As the decade progressed and games began to receive increasing interest from fans around the country, two key changes would alter the way that people saw the sport itself. In its formative decades, NFL football had been seen as being excessively brutal, and as lacking in skill and finesse. To get an idea of just how much US culture needed to alter its viewpoint of the game to make it truly successful, before TIME magazine launched a secondary venture called ‘Sports Illustrated’, one of their executives noted in a memo that the audience was likely to be limited to “Juveniles and ne’er-do-wells”. Most injuries took place after the plays ended, in the huge pileups that quickly occurred - in part, as a way of masking what was taking place under the blanket of human bodies - and the level of violence was often excessive. 1955 saw a rule change that stated:

If a player touches the ground with any part of this body, except his hands or his feet, while in the grasp of an opponent and irrespective of the grasp being broken, the ball is declared dead immediately.

This rule change, although seen as minor at the time, altered the game as soon as it was enforced. Pileups were greatly reduced, and the effect was to reduce the rate of injuries to players, particularly (but not limited to) ballcarriers. Over time, the public would also see the game as less vicious and more a contest of skill than of sheer brute force. That increased the likelihood that people would watch it, and let their children watch it.

There was a second change that worked in favor of making the league more palatable to the average American, and its innovator was, unsurprisingly, the immortal Paul Brown. In the second quarter of a game in 1953, Cleveland Browns QB Otto Graham scrambled for a first down and was treated to a late hit by the San Francisco 49ers' Art Michalik. The hit was so brutal that it opened a cut in Graham’s mouth that required 15 stitches (performed without Novocaine, in the true football tradition) to close it. Other face guards had been tried, and had failed. At Brown’s request, Riddell Sports Equipment came up with a clear plastic shield that covered the face and could be attached to the front of the helmet, but it tended to both fog and to split in cold weather. In response, Brown gave the company specific guidelines for what he wanted:

Give me something that will fit across the front of the helmet and will be about as big as my little finger, with tensile strength. I want it so it can withstand a stray foot, or a deliberately thrown fist or elbow, and take away the inclination to punch someone. But keep it light enough to weight less than an ounce.

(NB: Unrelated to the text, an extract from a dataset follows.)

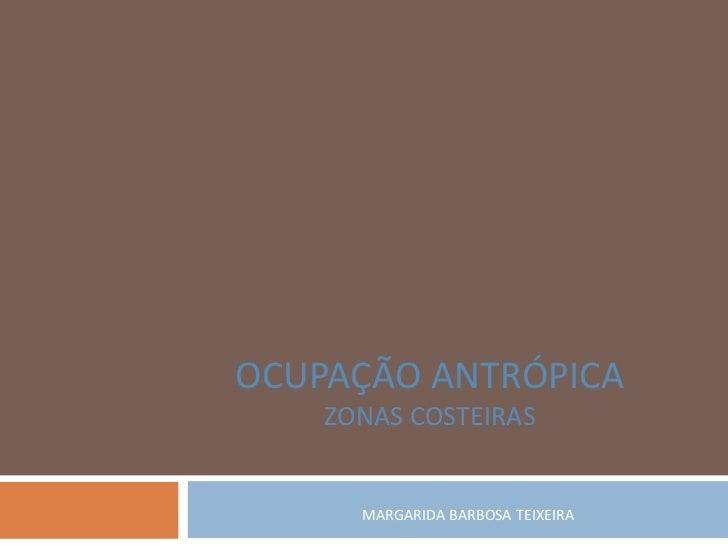 OCUPAÇÃO ANTRÓPICA    ZONAS COSTEIRAS      MARGARIDA BARBOSA TEIXEIRA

The outcome was the BT-5 (BT stood for bar tubular), a grey bar that the Browns began to wear in 1954. Other faceguards had been tried in the past, but this was the first to find success with the players as well as the coaches. It was big enough to reduce injury, and small enough to be able to be spat past, a requirement with the players. It was also the first to be mass-produced.

1950 had seen another rule change with far-reaching ramifications: it permitted free substitutions, which allowed more cerebral coaches like Brown, Sid Gillman and Weeb Ewbank to send in plays as well as players from the sideline. The game began to see the Age of Specialization, a trend that marks the essence of today’s game. The passing game, once viewed as an inferior tactic for sissies (it was actually outlawed in football’s earliest days) became a primary weapon and duels were as often fought between coaches as between players. The game opened up, with players playing on either offense or defense (and here’s to you, Spencer Larsen). In New York, the Giants organization boasted an offensive and a defensive coordinator - Tom Landry on defense, and Vince Lombardi on offense, with head coach Jim Lee Howell as the team’s administrator and, often, as mediator between the two men, who deeply disliked each other.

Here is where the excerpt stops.